Revert "Improve git cl split"
This reverts commit 684096347b67b1663690c118785018258acd2e9b.
Reason for revert:
Breaks git-cl split.
https://bugs.chromium.org/p/chromium/issues/detail?id=1054888
Original change's description:
> Improve git cl split
>
> This CL changes the behavior of `git cl split` to split the change
> by the size of the resulting CLs. For now, this is based on the number
> of bytes changed, and not by the number of changed lines. Depending
> on the shape of change, this may still produce more CLs than expected
> (and possibly more than before).
>
> A future change will switch the split to be based on the number
> of affected lines, and also introduce a mode to base the split
> on the number of affected files.
>
> Bug: 998922
> Change-Id: I49f868972a61b89b426ef9e2ceedc733eacb4350
> Reviewed-on: https://chromium-review.googlesource.com/c/chromium/tools/depot_tools/+/1778744
> Commit-Queue: Yannic Bonenberger <yannic.bonenberger@gmail.com>
> Reviewed-by: Dirk Pranke <dpranke@chromium.org>
TBR=fdoray@chromium.org,dpranke@chromium.org,yannic.bonenberger@gmail.com,infra-scoped@luci-project-accounts.iam.gserviceaccount.com
Bug: 998922
Change-Id: I466e1245d5f1c934443d850c48c42d3e694e71c6
Reviewed-on: https://chromium-review.googlesource.com/c/chromium/tools/depot_tools/+/2080205
Reviewed-by: Anthony Polito <apolito@google.com>
Commit-Queue: Edward Lesmes <ehmaldonado@chromium.org>
diff --git a/split_cl.py b/split_cl.py
index 9d16b1c..c08bf4d 100644
--- a/split_cl.py
+++ b/split_cl.py
@@ -9,7 +9,6 @@
import collections
import os
-import random
import re
import subprocess2
import sys
@@ -22,8 +21,6 @@
import git_common as git
-import third_party.pygtrie as trie
-
# If a call to `git cl split` will generate more than this number of CLs, the
# command will prompt the user to make sure they know what they're doing. Large
@@ -44,25 +41,23 @@
git.run('rev-parse')
-def CreateBranchForDirectory(prefix, cl_index, directory, upstream):
- """Creates a branch named |prefix| + "_" + |cl_index| + "_" + |directory|.

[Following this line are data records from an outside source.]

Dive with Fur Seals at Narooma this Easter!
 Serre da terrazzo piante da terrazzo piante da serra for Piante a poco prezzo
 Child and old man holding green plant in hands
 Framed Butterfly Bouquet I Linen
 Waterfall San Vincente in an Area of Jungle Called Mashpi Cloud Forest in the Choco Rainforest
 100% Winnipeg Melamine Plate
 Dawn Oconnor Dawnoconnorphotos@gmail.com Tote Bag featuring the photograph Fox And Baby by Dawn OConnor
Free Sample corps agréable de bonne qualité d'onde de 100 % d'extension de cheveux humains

+def CreateBranchForDirectory(prefix, directory, upstream):
+ """Creates a branch named |prefix| + "_" + |directory| + "_split".
Return false if the branch already exists. |upstream| is used as upstream for
the created branch.
"""
existing_branches = set(git.branches(use_limit = False))
- branch_name = '_'.join([prefix, str(cl_index), directory])
+ branch_name = prefix + '_' + directory + '_split'
if branch_name in existing_branches:
return False
git.run('checkout', '-t', upstream, '-b', branch_name)
return True
-def FormatDescriptionOrComment(txt, directory, cl_index, num_cls):
- """Replaces $directory with |directory|, $cl_index with |cl_index|, and
- $num_cls with |num_cls| in |txt|."""
- return txt.replace('$directory', '/' + directory).replace(
- '$cl_index', str(cl_index)).replace('$num_cls', str(num_cls))
+def FormatDescriptionOrComment(txt, directory):
+ """Replaces $directory with |directory| in |txt|."""
+ return txt.replace('$directory', '/' + directory)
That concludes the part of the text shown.